** CHALLENGES **
1) In the article on Mr. Mbaye, how much does his furnished room in the Bronx cost to rent?
2) Pick up the article on Mr. Mbaye after its final sentence and continue it.
***** EXCERPT PROVIDED *****
Mr. Mbaye, 24, is an entertainer from Dakar, Senegal, known there for his dancing, singing and storytelling. But while his flamboyance may be celebrated in New York, he attracted the wrong kind of attention in West Africa this year, and it nearly cost him his life.

In February, a Senegalese magazine published photographs of what was reported to be an underground gay marriage and said that Mr. Mbaye, who appeared in the photos and is gay himself, had organized the event. In the ensuing six months, Mr. Mbaye said, he was harassed by the police, attacked by armed mobs, driven from his home, maligned in the national media and forced to live on the run across West Africa.

In July, the United States government gave him refugee status, one of the rare instances when such protection has been granted to a foreigner facing persecution based on sexual orientation. A month later, Mr. Mbaye arrived in New York, eventually moving into a small furnished room in the Bronx that rents for $150 per week. It has a bed, air-conditioner, television, cat and pink walls.

“There’s security, there’s independence, there’s peace,” he said of his new country.

But even as he has begun looking for work, with the help of a few Senegalese immigrants he knows from Dakar, Mr. Mbaye is largely avoiding the mainstream Senegalese community, fearing that the same prejudices that drove him out of Africa may dog him here.

One recent evening, while visiting close family friends from Dakar who live in Harlem, he recalled a shopping trip to 116th Street, where many Senegalese work and live. There, he said, he was harassed by a Senegalese man who ridiculed Mr. Mbaye’s outfit and threatened him.

“He said, ‘If you were in Senegal, I would kill you,’ ” Mr. Mbaye said, gesturing with his arms, his voice rising. “I have my freedom now, and that man wanted to take it.”

The United States does not track how often it grants refuge to people fleeing anti-gay persecution. But Christopher Nugent, an immigration lawyer with Holland & Knight, a Washington law firm where he is a senior pro bono counsel specializing in refugee and asylum cases, said that in the past decade he has heard of only a handful.
***** DATA SHOWN *****
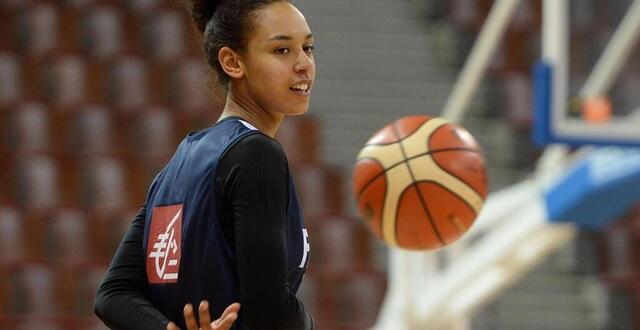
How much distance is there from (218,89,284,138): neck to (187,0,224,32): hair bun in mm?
130

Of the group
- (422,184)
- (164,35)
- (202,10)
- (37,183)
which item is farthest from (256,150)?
(164,35)

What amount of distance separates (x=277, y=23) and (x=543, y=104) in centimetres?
231

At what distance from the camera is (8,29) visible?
A: 25.0 ft

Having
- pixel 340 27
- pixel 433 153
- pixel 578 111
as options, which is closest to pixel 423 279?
pixel 578 111

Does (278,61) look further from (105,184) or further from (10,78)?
(10,78)

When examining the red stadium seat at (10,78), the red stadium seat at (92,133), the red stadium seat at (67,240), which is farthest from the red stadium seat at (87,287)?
the red stadium seat at (10,78)

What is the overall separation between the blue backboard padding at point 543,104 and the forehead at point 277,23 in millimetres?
2252

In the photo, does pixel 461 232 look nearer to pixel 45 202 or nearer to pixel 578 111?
pixel 578 111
*****
** RESULTS FOR THE EXERCISE **
1) $150 per week.

2)
The government also does not track the number of persecuted gay men and lesbians who are granted asylum, but experts in the field say the number is higher than those granted refugee status. (Asylum is granted to people already in the United States, while people outside the country must seek refugee status.)

Mr. Mbaye’s case was exceptional because his fame made his situation particularly perilous, said Mr. Nugent, who represented Mr. Mbaye in his petition. “He was vilified in the Senegalese media as being the face of the sinful homosexual, and he had scars to show,” he said.

For the past few years, anti-gay hysteria has been sweeping across swaths of Africa, fueled by sensationalist media reports of open homosexuality among public figures and sustained by deep and abiding taboos that have made even the most hateful speech about gays not just acceptable but almost required. Gay men and women have recently been arrested in Cameroon, Nigeria, Uganda and Ghana, among other countries.

“In most countries there is poverty and instability, and usually homosexuality is used as a way of shifting the attention from the actual problem to this thing that is not really the problem but can distract the public,” said Joel Nana, who is from Cameroon and who works for the International Gay and Lesbian Human Rights Commission.

Pape Mbaye (pronounced POP mm-BYE) had been living the Senegalese version of the high life for some time. He worked principally as a griot — a singer and storyteller invited to weddings, birthday parties and other events to perform traditional songs, dance and tell stories.